■ **Task prompt**: Gather every line in the entries below that contains the word "positioned", and copy each such line in full.

■ **Dataset entries**:
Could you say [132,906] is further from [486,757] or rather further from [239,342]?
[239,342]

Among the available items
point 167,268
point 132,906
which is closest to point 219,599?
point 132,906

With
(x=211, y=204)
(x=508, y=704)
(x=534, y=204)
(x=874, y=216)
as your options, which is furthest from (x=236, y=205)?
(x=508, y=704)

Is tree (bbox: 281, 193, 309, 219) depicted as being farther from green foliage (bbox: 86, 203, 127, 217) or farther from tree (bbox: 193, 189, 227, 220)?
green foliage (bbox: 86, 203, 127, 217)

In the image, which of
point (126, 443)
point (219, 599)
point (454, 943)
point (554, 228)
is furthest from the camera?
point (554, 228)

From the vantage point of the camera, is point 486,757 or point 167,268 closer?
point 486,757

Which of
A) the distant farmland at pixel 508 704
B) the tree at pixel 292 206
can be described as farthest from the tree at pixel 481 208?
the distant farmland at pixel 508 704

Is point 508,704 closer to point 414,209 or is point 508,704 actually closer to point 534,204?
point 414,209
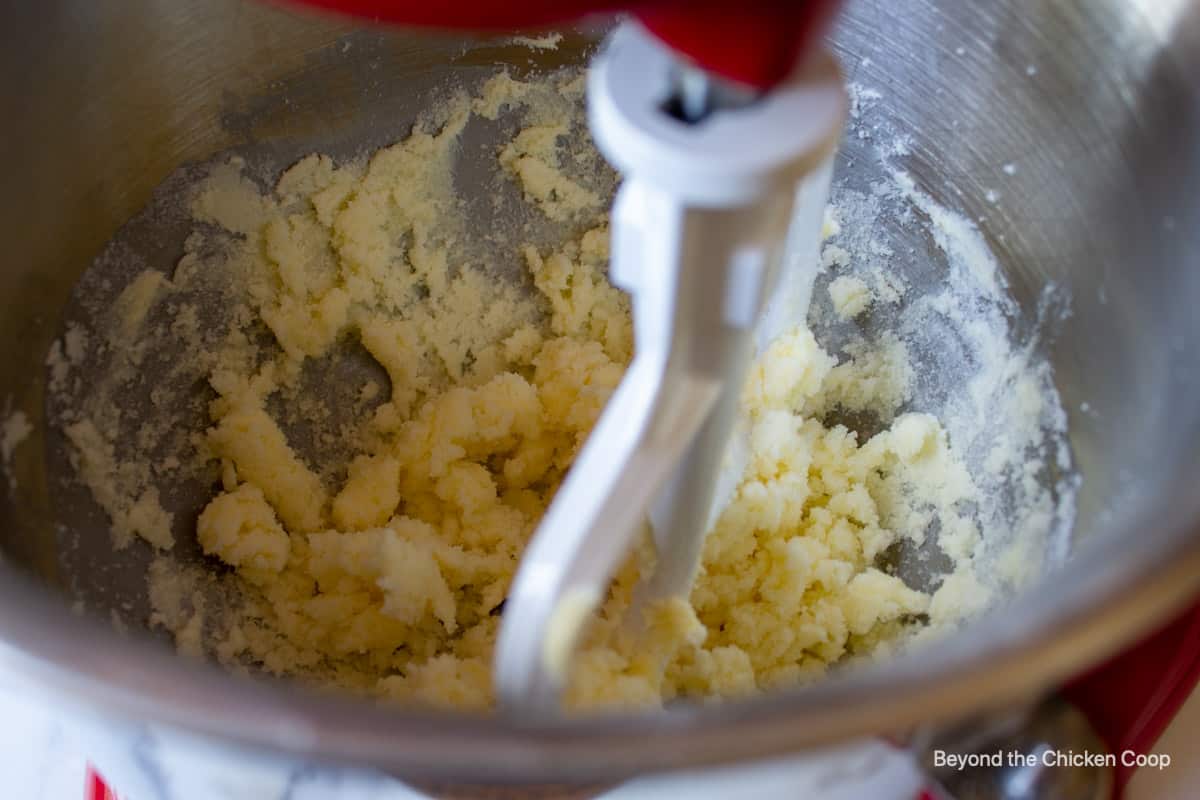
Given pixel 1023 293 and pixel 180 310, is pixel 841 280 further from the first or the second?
pixel 180 310

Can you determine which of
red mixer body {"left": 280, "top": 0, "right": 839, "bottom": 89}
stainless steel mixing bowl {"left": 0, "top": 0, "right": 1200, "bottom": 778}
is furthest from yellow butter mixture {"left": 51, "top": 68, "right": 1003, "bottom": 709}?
red mixer body {"left": 280, "top": 0, "right": 839, "bottom": 89}

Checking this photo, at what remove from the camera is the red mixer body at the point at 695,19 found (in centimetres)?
40

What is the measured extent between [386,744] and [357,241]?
0.53 meters

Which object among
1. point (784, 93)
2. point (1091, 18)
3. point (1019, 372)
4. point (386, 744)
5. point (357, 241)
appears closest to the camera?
point (386, 744)

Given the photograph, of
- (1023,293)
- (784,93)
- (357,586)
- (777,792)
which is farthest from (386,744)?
(1023,293)

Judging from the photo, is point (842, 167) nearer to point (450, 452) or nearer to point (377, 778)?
point (450, 452)

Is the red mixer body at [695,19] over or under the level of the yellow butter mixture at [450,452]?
over

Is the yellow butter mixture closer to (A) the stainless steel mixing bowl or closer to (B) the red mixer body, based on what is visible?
(A) the stainless steel mixing bowl

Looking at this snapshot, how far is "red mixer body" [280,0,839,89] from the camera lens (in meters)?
0.40

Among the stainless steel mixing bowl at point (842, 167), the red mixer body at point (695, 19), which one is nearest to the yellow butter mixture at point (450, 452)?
the stainless steel mixing bowl at point (842, 167)

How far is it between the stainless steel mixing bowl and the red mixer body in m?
0.23

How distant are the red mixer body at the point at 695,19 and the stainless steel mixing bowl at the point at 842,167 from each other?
0.23m

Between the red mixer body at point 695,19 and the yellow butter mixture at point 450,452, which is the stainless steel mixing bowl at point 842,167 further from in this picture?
the red mixer body at point 695,19

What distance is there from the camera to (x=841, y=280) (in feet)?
2.69
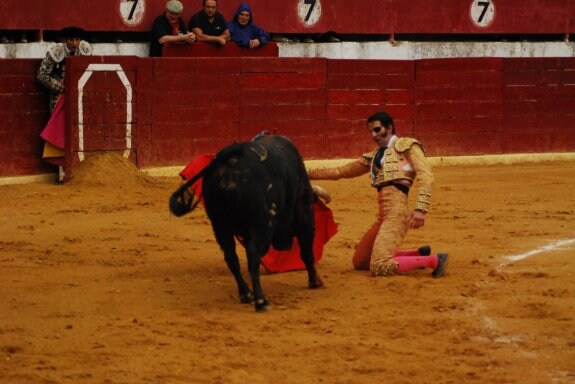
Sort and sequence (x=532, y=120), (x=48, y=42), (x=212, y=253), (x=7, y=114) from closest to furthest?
(x=212, y=253) → (x=7, y=114) → (x=48, y=42) → (x=532, y=120)

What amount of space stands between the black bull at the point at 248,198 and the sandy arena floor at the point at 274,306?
272 mm

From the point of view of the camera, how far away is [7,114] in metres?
11.5

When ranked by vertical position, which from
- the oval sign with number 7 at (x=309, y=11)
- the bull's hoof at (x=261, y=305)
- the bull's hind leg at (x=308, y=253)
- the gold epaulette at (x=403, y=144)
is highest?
the oval sign with number 7 at (x=309, y=11)

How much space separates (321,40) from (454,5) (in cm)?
215

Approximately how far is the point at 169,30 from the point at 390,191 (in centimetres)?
591

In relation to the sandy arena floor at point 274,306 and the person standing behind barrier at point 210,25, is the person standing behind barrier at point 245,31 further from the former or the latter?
the sandy arena floor at point 274,306

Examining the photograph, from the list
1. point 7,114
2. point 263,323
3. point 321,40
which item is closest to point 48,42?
point 7,114

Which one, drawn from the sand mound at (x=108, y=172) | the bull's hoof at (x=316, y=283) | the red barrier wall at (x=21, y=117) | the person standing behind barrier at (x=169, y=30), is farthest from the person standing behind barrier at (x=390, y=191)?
the person standing behind barrier at (x=169, y=30)

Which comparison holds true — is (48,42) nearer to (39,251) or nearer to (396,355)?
(39,251)

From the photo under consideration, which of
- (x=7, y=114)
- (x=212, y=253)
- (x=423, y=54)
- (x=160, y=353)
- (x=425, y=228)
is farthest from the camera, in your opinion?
(x=423, y=54)

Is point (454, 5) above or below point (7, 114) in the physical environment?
above

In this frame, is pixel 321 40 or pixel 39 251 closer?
pixel 39 251

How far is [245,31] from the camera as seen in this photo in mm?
13258

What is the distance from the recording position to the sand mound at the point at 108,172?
1141cm
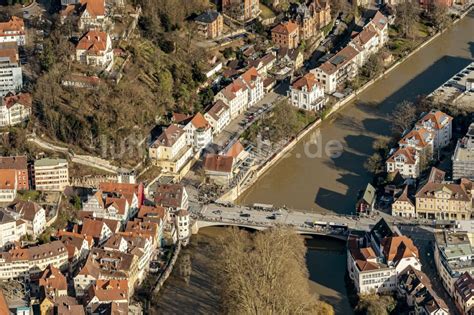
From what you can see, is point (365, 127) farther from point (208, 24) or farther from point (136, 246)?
point (136, 246)

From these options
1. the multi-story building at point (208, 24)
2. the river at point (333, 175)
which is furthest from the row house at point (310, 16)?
the river at point (333, 175)

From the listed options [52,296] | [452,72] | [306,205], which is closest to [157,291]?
[52,296]

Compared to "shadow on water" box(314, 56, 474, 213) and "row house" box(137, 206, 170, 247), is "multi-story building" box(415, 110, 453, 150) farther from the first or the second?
"row house" box(137, 206, 170, 247)

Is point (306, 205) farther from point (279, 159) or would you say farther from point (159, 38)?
point (159, 38)

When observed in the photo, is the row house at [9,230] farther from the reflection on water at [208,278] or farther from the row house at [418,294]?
the row house at [418,294]

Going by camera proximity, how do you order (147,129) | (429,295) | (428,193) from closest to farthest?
1. (429,295)
2. (428,193)
3. (147,129)

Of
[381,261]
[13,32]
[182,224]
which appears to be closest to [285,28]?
[13,32]
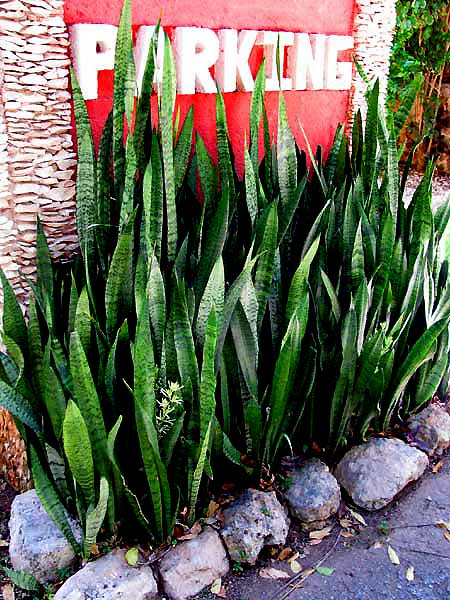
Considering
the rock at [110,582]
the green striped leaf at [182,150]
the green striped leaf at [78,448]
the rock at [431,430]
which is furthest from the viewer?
the rock at [431,430]

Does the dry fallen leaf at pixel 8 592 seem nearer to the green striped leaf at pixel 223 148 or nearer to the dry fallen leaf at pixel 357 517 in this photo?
the dry fallen leaf at pixel 357 517

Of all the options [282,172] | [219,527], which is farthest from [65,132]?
[219,527]

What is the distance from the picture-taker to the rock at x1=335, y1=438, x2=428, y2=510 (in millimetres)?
2109

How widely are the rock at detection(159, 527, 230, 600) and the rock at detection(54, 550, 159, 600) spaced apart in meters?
0.05

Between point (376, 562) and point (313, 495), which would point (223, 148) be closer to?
point (313, 495)

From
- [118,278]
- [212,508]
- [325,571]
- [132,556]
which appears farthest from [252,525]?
[118,278]

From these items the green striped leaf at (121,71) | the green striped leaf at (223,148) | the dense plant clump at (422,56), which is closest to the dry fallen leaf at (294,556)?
the green striped leaf at (223,148)

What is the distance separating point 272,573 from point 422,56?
5.61 m

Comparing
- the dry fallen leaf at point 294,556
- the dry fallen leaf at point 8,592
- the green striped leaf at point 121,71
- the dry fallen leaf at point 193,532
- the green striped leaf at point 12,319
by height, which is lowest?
the dry fallen leaf at point 294,556

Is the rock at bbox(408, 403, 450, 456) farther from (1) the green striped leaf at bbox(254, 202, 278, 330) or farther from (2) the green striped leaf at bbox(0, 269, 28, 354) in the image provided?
(2) the green striped leaf at bbox(0, 269, 28, 354)

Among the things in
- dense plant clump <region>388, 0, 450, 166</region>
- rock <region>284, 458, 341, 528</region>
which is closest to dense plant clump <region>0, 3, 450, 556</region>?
rock <region>284, 458, 341, 528</region>

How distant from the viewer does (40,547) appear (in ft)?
5.81

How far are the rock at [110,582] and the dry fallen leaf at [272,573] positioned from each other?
32 cm

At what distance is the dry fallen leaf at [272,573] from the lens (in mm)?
1860
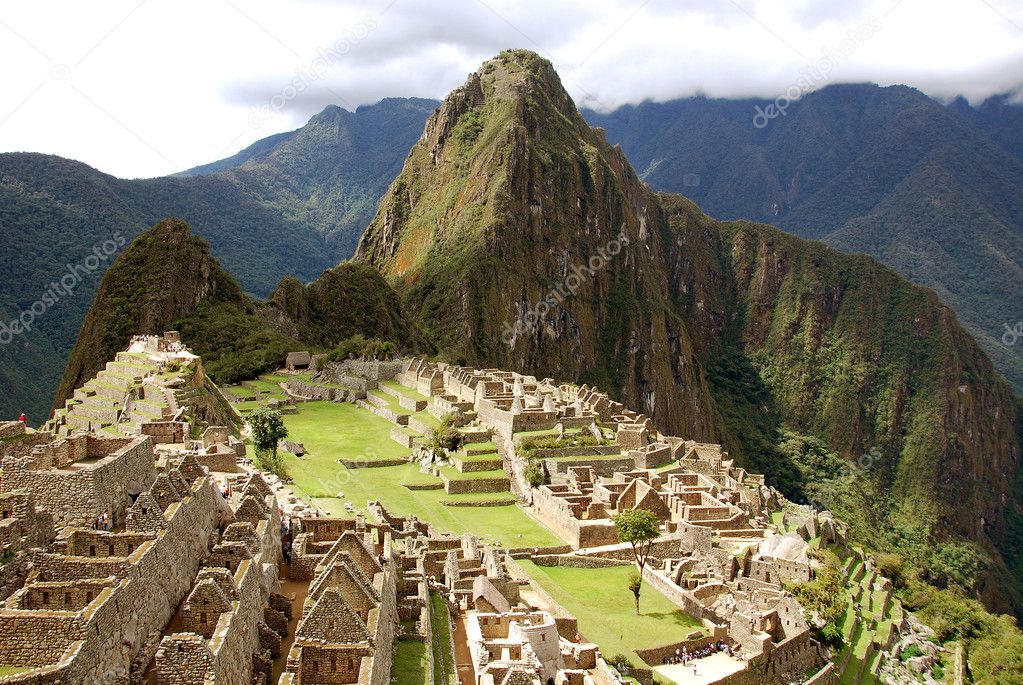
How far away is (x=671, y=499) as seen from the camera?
37688 millimetres

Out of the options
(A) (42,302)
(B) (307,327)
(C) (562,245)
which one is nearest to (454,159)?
(C) (562,245)

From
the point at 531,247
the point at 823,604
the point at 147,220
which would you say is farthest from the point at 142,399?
the point at 531,247

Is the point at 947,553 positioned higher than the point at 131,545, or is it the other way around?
the point at 131,545

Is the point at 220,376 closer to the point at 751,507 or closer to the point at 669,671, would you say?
the point at 751,507

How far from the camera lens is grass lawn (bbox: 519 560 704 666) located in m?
26.2

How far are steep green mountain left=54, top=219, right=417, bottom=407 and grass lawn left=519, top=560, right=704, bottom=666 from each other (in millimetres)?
47316

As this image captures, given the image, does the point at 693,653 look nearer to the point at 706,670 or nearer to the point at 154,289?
the point at 706,670

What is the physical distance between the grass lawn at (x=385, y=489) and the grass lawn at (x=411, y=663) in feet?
34.8

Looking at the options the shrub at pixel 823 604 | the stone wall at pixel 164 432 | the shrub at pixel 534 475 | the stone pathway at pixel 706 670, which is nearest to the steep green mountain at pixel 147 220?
the shrub at pixel 534 475

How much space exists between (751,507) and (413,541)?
22290mm

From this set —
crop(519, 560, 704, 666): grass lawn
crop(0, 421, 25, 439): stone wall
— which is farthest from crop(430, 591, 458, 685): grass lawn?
crop(0, 421, 25, 439): stone wall

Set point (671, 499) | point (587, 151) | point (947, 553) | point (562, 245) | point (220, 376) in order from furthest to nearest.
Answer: point (587, 151), point (562, 245), point (947, 553), point (220, 376), point (671, 499)

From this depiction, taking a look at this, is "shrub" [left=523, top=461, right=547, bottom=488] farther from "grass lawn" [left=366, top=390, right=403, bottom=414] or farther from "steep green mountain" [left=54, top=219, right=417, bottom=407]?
"steep green mountain" [left=54, top=219, right=417, bottom=407]

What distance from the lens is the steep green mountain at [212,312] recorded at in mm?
80125
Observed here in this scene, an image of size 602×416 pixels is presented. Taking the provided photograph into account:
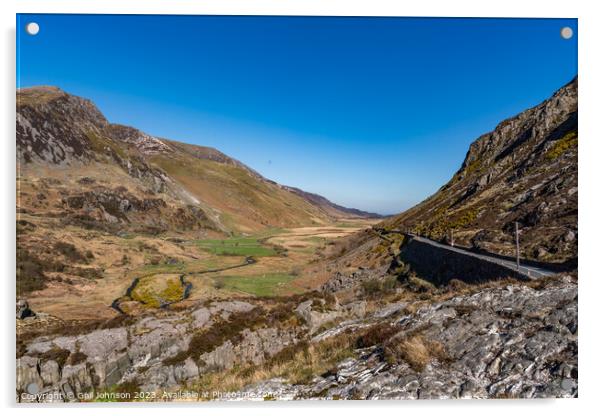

■ **Written response**:
How far are the rock at [110,582] and the dry fallen leaf at [272,573] positioned from each other?
Is the point at 947,553 positioned higher than the point at 131,545, or is it the other way around?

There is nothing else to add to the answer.